Estimating Price Elasticity of Demand

The Problem

The price elasticity of demand measures how sensitive consumer demand is to price changes: it answers "if the price rises by 1%, how many fewer units are sold?"
Formally:

$$\varepsilon = \frac{\partial \ln Q}{\partial \ln P} = \frac{P}{Q} \frac{dQ}{dP}$$

$\varepsilon < -1$: demand is elastic — a 1% price increase causes more than a 1% drop in quantity.
$-1 < \varepsilon < 0$: demand is inelastic — quantity is relatively insensitive to price.
$\varepsilon = -1$: unit elastic — price and quantity move in equal and opposite proportions.

A product has estimated price elasticity $\varepsilon = -2.0$. If the price increases by 10%, what happens to quantity demanded?

Quantity decreases by 2%.: Wrong: elasticity multiplies the percentage change in price, not adds to it.
Quantity decreases by 20%.: Correct: $\Delta Q / Q \approx \varepsilon \times \Delta P / P = -2.0 \times 10\% = -20\%$.
Quantity increases by 20% because supply adjusts.: Wrong: price elasticity of demand describes consumer response, not supplier response.
Quantity is unchanged because consumers need the product regardless of price.: Wrong: that would describe a perfectly inelastic good ($\varepsilon = 0$), not one with $\varepsilon = -2$.

The Log-Log Model

A power-law demand curve $Q = A P^\varepsilon$ becomes linear after taking logarithms:

$$\ln Q = \ln A + \varepsilon \ln P$$

This means $\varepsilon$ is the ordinary least squares slope in log-log space: fitting $y = a + bx$ where $y = \ln Q$ and $x = \ln P$ directly estimates the elasticity as the slope $b$.
The intercept $a = \ln A$ gives the log of the demand intercept, but is rarely reported by itself.

Using $\ln Q = a + \varepsilon \ln P$ with $a = 5$ and $\varepsilon = -1.5$, compute $\ln Q$ when $P = e$ (Euler's number, so $\ln P = 1$). What is the corresponding elasticity (the slope of the log-log line)?

Ordinary Least Squares in Log-Log Space

Transforming prices and quantities to logs reduces the nonlinear power-law model to a straight line, so standard OLS applies:

$$\hat{\varepsilon} = \frac{\sum_i (\ln P_i - \overline{\ln P})(\ln Q_i - \overline{\ln Q})}{\sum_i (\ln P_i - \overline{\ln P})^2}$$

The standard error of $\hat{\varepsilon}$ is:

$$\text{SE}(\hat{\varepsilon}) = \sqrt{\frac{\text{RSS}/(n-2)}{\sum_i (\ln P_i - \overline{\ln P})^2}}$$

where $\text{RSS} = \sum_i (\ln Q_i - \hat{a} - \hat{\varepsilon} \ln P_i)^2$ is the residual sum of squares. A 95% confidence interval is $\hat{\varepsilon} \pm t_{0.975,\,n-2} \cdot \text{SE}(\hat{\varepsilon})$.

* [Written instruction 1]:
From the listing below, print the lines between the line holding "At what camera-measured" and the line holding "723 millimetres", inclusive, without changing anything.

* [Raw data]:
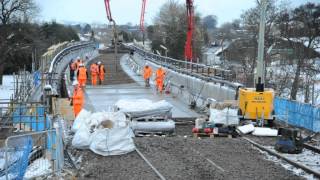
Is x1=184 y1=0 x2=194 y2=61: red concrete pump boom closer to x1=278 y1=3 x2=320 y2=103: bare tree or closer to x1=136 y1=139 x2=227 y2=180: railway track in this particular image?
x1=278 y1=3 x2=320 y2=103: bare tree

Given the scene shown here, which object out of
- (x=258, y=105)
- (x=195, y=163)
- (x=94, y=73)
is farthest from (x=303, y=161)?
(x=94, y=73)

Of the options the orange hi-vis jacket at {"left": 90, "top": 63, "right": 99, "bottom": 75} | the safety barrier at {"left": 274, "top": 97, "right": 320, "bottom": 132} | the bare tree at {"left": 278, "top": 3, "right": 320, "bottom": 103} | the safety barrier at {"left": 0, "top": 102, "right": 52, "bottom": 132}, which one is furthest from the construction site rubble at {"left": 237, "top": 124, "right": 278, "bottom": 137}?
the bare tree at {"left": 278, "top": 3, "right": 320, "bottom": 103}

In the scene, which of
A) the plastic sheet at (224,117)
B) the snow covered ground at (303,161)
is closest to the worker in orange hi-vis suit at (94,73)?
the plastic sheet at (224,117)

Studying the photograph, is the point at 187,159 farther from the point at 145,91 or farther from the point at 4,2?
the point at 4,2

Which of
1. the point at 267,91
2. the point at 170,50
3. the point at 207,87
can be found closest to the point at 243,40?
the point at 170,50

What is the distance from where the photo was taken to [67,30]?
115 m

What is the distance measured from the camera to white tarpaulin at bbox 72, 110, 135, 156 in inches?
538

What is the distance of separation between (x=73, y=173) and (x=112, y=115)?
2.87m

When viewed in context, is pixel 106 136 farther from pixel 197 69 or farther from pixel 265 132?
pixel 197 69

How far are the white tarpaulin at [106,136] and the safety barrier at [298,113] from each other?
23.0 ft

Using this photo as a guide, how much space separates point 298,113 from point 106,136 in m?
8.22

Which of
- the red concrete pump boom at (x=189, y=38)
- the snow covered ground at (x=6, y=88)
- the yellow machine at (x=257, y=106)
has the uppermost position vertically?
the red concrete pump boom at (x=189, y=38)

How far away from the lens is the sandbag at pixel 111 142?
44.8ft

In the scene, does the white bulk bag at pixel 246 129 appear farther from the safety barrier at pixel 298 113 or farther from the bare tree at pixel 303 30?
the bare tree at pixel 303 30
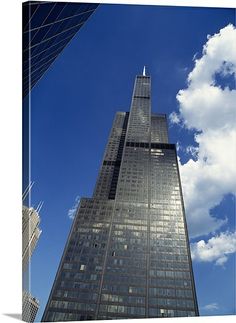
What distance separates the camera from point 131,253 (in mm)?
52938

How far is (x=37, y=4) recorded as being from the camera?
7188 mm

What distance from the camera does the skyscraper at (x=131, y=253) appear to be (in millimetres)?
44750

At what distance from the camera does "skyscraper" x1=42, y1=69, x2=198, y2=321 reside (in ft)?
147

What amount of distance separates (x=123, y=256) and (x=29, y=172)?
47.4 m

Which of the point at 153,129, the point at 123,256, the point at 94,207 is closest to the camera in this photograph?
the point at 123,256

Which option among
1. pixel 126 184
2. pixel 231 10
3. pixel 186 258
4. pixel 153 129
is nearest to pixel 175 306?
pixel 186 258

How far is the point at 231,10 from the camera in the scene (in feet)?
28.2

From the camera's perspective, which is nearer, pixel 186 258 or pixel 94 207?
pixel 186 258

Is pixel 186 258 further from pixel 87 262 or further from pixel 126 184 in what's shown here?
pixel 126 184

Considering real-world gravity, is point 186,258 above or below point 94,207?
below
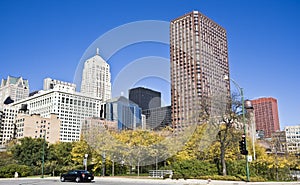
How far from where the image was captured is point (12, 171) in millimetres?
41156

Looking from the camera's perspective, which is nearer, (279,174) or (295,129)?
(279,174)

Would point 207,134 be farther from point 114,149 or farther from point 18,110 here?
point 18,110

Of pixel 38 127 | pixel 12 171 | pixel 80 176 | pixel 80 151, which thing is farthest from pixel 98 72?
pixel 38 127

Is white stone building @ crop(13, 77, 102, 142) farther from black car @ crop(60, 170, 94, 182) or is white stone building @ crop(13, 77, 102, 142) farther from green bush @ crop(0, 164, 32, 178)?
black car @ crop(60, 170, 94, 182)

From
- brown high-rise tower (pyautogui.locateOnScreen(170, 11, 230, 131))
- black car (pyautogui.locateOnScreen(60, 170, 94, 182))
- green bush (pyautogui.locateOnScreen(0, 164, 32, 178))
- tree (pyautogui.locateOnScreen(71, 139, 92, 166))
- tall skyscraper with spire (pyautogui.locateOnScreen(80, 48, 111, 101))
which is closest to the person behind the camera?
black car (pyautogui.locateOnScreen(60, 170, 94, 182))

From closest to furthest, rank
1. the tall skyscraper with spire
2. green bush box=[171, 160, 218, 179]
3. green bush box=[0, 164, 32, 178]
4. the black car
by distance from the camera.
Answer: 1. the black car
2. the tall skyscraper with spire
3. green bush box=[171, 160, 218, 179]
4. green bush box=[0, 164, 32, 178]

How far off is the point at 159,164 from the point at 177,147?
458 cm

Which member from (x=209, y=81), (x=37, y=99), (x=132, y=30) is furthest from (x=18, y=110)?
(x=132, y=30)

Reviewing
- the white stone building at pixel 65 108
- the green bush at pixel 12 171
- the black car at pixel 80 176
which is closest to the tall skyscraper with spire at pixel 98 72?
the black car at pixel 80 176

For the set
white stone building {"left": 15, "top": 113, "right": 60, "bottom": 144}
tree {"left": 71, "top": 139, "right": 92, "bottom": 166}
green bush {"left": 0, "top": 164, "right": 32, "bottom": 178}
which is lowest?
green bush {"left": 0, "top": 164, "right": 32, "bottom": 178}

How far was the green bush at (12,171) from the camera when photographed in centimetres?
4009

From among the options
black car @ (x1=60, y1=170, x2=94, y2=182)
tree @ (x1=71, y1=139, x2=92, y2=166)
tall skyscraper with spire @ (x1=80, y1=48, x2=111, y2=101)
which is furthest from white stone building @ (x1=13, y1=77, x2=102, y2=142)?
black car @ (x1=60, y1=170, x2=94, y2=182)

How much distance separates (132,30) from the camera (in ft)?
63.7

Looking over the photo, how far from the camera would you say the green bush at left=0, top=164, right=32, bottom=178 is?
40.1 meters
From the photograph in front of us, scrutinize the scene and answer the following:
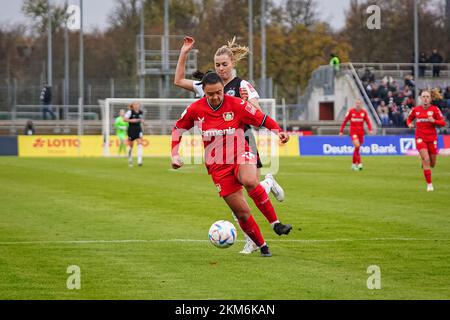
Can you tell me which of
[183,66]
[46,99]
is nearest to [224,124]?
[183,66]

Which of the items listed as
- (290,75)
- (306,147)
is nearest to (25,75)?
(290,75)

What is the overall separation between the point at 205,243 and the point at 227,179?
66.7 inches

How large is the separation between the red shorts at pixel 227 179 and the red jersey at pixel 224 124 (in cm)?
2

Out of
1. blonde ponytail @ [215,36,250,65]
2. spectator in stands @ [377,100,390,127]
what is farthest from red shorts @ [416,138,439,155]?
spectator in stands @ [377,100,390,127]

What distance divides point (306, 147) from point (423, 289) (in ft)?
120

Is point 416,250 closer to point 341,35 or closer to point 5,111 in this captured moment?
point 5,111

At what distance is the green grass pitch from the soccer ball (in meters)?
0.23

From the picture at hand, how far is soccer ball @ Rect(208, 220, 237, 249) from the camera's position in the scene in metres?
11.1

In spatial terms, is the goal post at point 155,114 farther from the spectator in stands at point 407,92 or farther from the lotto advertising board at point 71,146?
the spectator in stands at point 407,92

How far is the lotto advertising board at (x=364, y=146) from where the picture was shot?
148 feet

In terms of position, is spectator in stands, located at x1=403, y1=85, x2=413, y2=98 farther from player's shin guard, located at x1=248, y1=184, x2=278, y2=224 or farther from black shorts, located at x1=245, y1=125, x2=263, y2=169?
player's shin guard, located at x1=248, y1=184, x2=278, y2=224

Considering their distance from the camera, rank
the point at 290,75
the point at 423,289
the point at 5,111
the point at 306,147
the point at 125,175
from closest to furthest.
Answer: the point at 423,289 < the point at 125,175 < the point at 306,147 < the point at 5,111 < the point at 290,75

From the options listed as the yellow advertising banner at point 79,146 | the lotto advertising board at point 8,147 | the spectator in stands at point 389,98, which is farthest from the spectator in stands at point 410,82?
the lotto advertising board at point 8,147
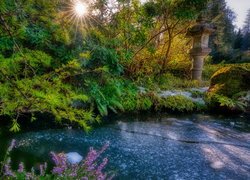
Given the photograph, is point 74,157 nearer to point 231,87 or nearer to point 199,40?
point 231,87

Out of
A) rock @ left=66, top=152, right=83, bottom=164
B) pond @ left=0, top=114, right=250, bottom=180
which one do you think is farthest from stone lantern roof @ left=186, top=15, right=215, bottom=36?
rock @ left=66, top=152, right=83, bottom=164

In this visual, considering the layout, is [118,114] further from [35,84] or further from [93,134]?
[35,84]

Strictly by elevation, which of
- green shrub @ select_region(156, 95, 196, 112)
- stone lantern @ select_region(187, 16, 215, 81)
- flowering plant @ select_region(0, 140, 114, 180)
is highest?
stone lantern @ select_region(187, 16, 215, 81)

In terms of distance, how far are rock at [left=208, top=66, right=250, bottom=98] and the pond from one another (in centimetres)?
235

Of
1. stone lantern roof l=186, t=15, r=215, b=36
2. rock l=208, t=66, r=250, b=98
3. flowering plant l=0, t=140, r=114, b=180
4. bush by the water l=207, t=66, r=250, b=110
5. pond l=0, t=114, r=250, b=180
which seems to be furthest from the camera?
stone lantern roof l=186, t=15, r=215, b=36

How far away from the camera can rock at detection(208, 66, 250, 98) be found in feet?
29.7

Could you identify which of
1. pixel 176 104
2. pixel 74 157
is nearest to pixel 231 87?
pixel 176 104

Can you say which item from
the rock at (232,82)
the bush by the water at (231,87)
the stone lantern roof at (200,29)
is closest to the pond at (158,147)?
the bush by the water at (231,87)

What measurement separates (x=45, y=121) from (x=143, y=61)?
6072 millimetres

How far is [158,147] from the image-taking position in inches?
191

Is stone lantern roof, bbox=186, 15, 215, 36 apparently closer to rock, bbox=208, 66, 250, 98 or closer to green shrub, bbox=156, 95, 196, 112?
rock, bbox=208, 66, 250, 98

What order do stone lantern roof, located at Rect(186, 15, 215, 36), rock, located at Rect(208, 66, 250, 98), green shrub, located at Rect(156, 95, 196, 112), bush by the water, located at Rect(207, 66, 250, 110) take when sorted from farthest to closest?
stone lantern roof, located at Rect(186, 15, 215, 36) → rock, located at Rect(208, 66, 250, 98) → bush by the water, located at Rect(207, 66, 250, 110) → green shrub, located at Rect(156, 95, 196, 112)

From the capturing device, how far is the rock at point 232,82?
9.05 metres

...

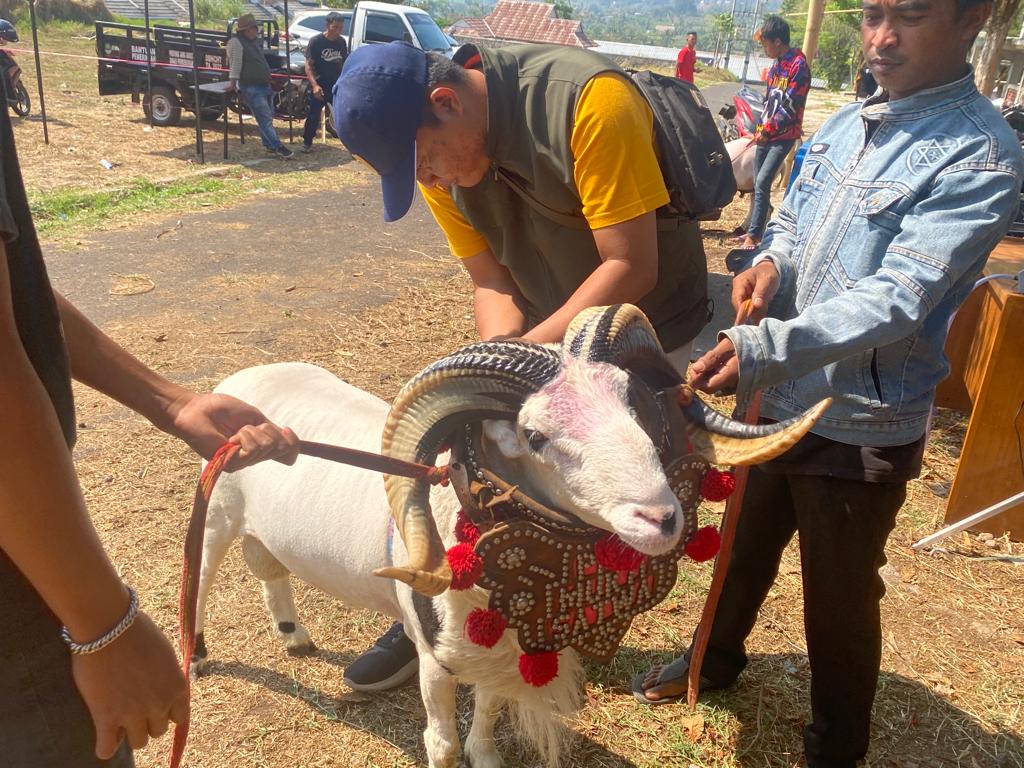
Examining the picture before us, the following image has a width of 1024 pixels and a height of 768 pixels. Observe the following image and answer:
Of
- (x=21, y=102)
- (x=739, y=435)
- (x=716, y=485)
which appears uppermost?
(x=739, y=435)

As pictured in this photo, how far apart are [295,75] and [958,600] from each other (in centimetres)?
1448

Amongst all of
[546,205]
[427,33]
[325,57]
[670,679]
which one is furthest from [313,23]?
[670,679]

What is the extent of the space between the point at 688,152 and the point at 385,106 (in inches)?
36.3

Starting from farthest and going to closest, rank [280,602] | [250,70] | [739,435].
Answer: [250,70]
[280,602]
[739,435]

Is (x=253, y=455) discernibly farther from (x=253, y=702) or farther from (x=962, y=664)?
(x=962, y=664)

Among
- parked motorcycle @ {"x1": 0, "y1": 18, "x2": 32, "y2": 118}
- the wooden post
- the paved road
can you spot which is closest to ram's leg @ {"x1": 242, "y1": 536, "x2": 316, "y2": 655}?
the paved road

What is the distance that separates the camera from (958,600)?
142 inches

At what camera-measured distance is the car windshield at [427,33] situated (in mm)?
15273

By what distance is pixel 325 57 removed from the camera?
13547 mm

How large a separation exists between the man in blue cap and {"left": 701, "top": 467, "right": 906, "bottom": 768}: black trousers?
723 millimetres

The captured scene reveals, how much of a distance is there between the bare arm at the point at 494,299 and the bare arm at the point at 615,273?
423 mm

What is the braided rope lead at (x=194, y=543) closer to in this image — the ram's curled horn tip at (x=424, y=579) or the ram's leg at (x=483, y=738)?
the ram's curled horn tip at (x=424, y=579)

* [Written instruction 2]:
According to the price elasticity text above, what elasticity value describes a perfectly inelastic good?

* [Complete answer 1]:
At what camera-measured distance is the car windshield at [427,33] situated (in mm)?
15273

By what distance is pixel 325 57 removed from the camera?
13547 mm

How large a separation exists between the man in blue cap and {"left": 701, "top": 467, "right": 906, "bottom": 768}: black trousers?
723 millimetres

* [Complete answer 2]:
ε = 0